PAGE TEXT:
- - - -

Wednesday, 6 December 2017

PYPEM - Public yet private email

Idea behind PYPEM is to have an email system that functions in the public domain while remaining secure and private. The assumption is that trust is not required and that messages can be left anywhere without the fear of an unintended recipient reading it. For instance encrypted messages can be left in open view on public forums, shared via insecure communication channels or printed onto physical media, if the communication location is shared by parties beforehand, not even the recipients address needs to be revealed. What follows is a high level overview of how the system functions.


Each client has a RSA key-pair, the public key is used as the address of the client. When sending an email message to somebody, the public key is used to encrypt a random AES key phrase that will be used for that particular email. The recipients public key is prefixed to the message and serves as an identifier to who the email is addressed to, however it is not necessary to include this information if the recipient knows that the message is for them. Once the recipient has the message, the AES key phrase is decoded with their private key and the rest of the message it decoded with that phrase.


Since anybody that has the public key which serves as the address of a client can send a message to any public address, RSA hash signing is used. This ensures that the sender was in fact the one who encrypted the email. Also it's impossible to read a message that's encrypted with someone else's public key. This guarantees that the sender and receiver are the only ones who are capable of communicating with each other. Another layer of security is the pairing that takes place, when the first exchange of messages takes place, the communicating parties give each other a secret passphrase that is used for all subsequent messages.


Server is there to provide a centralized message storage and retrieval capability, the server actively ensures that each email transaction is current, this is done by the server requiring the sender to return a random passphrase that is encrypted using the sender's public key. Since only the party with the private key that corresponds to the public key that is claimed to be sending the message can decode the passphrase it's guaranteed that the sender is legitimately sending the message in real time.


An attacker could never read an email that is not intended for them and he can never pose as a sender of an email that he is not the sender of. The only thing the user needs to ensure is that he has the correct address for his contact.

PYPEM is currently available on Google Play store.

- - - -

[Saved entries]
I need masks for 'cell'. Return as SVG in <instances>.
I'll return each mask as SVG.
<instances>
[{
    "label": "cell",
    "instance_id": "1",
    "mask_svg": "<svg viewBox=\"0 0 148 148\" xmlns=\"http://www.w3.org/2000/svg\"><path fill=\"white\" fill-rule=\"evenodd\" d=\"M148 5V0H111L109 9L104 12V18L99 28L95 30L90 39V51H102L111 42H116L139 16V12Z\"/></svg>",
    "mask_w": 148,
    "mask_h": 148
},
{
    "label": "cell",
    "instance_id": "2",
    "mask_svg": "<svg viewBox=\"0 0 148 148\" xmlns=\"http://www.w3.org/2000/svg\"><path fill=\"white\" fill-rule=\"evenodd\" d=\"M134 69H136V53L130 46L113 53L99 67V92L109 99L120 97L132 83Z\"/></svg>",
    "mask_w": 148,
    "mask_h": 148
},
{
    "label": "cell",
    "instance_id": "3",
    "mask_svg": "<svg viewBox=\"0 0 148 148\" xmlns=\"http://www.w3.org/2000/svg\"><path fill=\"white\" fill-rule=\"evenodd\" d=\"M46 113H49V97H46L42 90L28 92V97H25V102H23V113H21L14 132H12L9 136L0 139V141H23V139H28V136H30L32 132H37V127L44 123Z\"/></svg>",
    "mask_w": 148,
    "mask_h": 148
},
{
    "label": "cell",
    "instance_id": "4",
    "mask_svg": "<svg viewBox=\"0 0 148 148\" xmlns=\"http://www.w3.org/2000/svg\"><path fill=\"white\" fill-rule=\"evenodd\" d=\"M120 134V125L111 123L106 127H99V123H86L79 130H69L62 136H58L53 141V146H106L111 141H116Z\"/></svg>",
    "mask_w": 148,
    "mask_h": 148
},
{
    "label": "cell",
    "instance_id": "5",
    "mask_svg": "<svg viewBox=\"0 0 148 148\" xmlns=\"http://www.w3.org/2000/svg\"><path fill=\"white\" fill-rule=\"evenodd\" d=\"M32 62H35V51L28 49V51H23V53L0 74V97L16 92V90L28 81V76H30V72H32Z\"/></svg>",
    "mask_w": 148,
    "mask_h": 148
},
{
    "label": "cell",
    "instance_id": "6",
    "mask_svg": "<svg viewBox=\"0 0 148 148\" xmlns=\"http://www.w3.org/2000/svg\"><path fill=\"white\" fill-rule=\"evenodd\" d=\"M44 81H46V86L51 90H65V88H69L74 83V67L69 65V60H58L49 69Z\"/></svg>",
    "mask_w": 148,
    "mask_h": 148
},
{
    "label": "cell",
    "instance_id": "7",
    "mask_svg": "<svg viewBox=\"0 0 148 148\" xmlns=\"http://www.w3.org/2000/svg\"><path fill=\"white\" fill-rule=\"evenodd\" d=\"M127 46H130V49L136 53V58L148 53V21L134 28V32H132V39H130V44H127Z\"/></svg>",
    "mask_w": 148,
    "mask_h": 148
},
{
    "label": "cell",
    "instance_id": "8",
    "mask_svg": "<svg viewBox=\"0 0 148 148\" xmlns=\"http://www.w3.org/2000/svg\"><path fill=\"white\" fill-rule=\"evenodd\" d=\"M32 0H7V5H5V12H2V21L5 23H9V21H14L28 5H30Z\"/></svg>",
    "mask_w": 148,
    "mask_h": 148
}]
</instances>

- - - -

QUESTIONS TO ANSWER:
• a. According to the PYPEM text, in what ways can encrypted messages be left or shared? List every one it gives.
• b. In the PYPEM text, what must the server receive back from the sender to confirm that each email transaction is current?
Answer using only the PYPEM text, not the records.

TASK ANSWERS:
• a.
- Left in open view on public forums
- Shared via insecure communication channels
- Printed onto physical media

• b. A random passphrase that is encrypted using the sender's public key.